## What you need to do:
Write out, word for word and in full, the forum thread below about a supposedly alien-inspired martial arts website.

## Passage to read:
▬▬▬
# Oh my!  These people need help!



## bluemtn (Feb 16, 2006)

I found this site, and wondering if anyone else has seen it. I'm not sure if it's for real, and I certainly hope it isn't. If it is, someone has major issues! Is it a real life McDojo, or a hoax? See for yourselves:

http://cosmicfighting.741.com


----------



## Cujo (Feb 16, 2006)

People never cease to amaze me! The worst thing is, that somebody is actually going to pay this guy money. :erg: 
Pax
Cujo


----------



## AdrenalineJunky (Feb 16, 2006)

Dang alien abductions!


----------



## terryl965 (Feb 16, 2006)

It could be real or it could be memeorex.
TERRY


----------



## MartialIntent (Feb 16, 2006)

_The infamous little grey men with large black eyes told Salusbury to spread this martial art to all Earthlings, Salusbury alleges_

...let me guess - with nothing more than his overwhelming natural charisma and a small space on a free webhost - these alien sorts didn't think enough of him to materialize a couple of crates of denaro, an anti-gravity dojo and some ultra-cool cosmic weapons then?

Similarly, we can only assume these alien abductors, despite travelling across galaxies, weren't intelligent enough to realize that everybody here on earth would think their emissary was a crock?

And of course, there's no chance this guy's on a ludicrous, alien-martial-arts trip because in doing so he can declare himself no less than "*Celestial Grandmaster*" - none of your _earthly_ Grandmaster nonsense oh no - _celestial_ GM so that's how we know this is for real, right?
▬▬▬
## Given data:
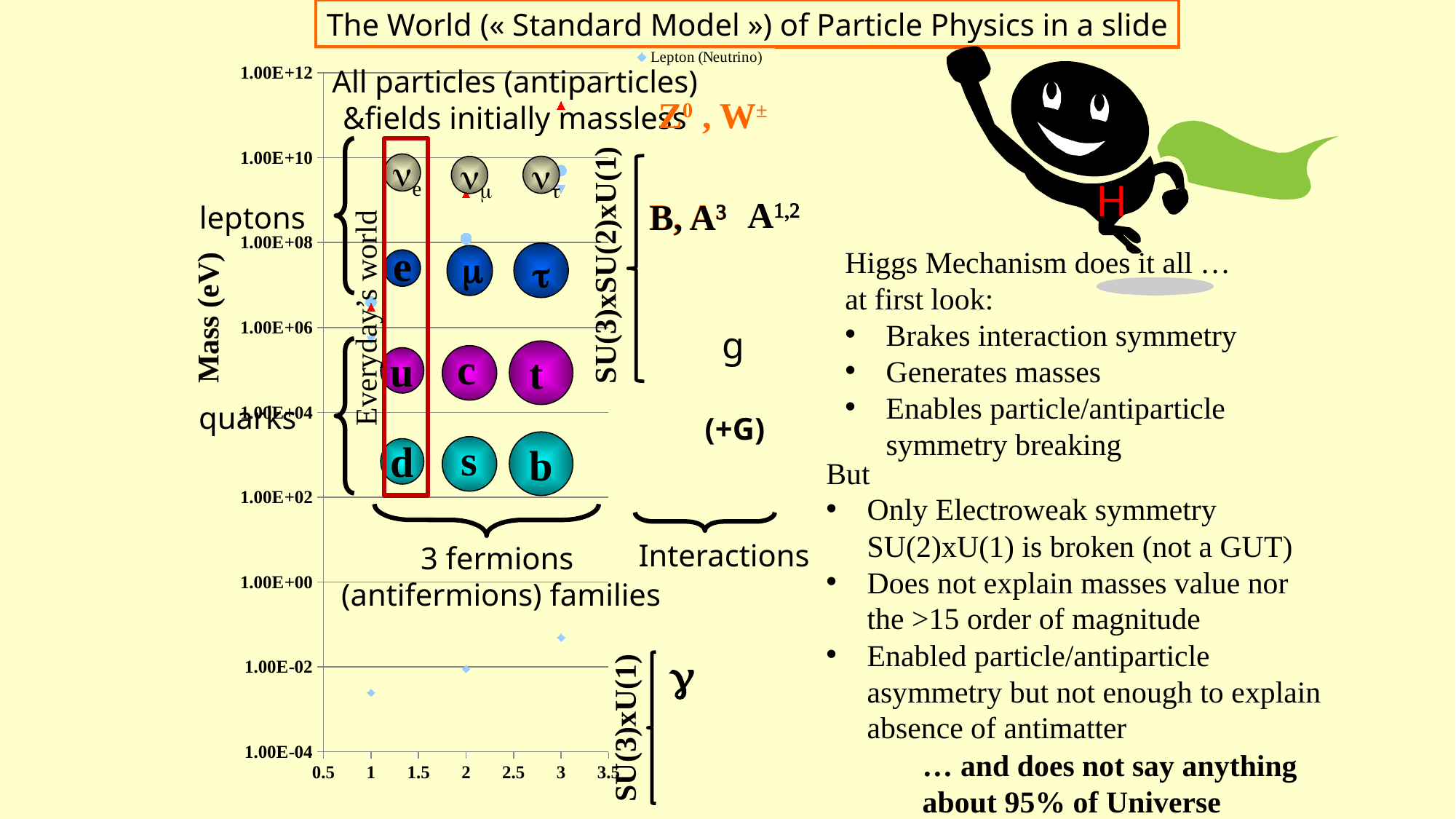
What is the lowest tick value shown on the vertical axis? 1.00E-04 Which Lepton (Neutrino) point has the lowest mass on the chart? the point at x = 1 Which Lepton (Neutrino) point has the larger mass, the one at x = 1 or the one at x = 3? x = 3 What kind of chart is shown on the slide? scatter chart Is the Lepton (Neutrino) value at x = 3 greater or less than 1.00E-02? greater What is the label of the vertical axis of the chart? Mass (eV) How many Lepton (Neutrino) points are plotted on the chart? 3 What series does the chart legend list? Lepton (Neutrino) Is the Lepton (Neutrino) value at x = 1 greater or less than 1.00E-02? less Do the Lepton (Neutrino) values rise or fall as x increases from 1 to 3? rise What is the highest tick value shown on the vertical axis? 1.00E+12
▬▬▬
## Answer for this exercise:
# Oh my!  These people need help!



## bluemtn (Feb 16, 2006)

I found this site, and wondering if anyone else has seen it. I'm not sure if it's for real, and I certainly hope it isn't. If it is, someone has major issues! Is it a real life McDojo, or a hoax? See for yourselves:

http://cosmicfighting.741.com


----------



## Cujo (Feb 16, 2006)

People never cease to amaze me! The worst thing is, that somebody is actually going to pay this guy money. :erg: 
Pax
Cujo


----------



## AdrenalineJunky (Feb 16, 2006)

Dang alien abductions!


----------



## terryl965 (Feb 16, 2006)

It could be real or it could be memeorex.
TERRY


----------



## MartialIntent (Feb 16, 2006)

_The infamous little grey men with large black eyes told Salusbury to spread this martial art to all Earthlings, Salusbury alleges_

...let me guess - with nothing more than his overwhelming natural charisma and a small space on a free webhost - these alien sorts didn't think enough of him to materialize a couple of crates of denaro, an anti-gravity dojo and some ultra-cool cosmic weapons then?

Similarly, we can only assume these alien abductors, despite travelling across galaxies, weren't intelligent enough to realize that everybody here on earth would think their emissary was a crock?

And of course, there's no chance this guy's on a ludicrous, alien-martial-arts trip because in doing so he can declare himself no less than "*Celestial Grandmaster*" - none of your _earthly_ Grandmaster nonsense oh no - _celestial_ GM so that's how we know this is for real, right?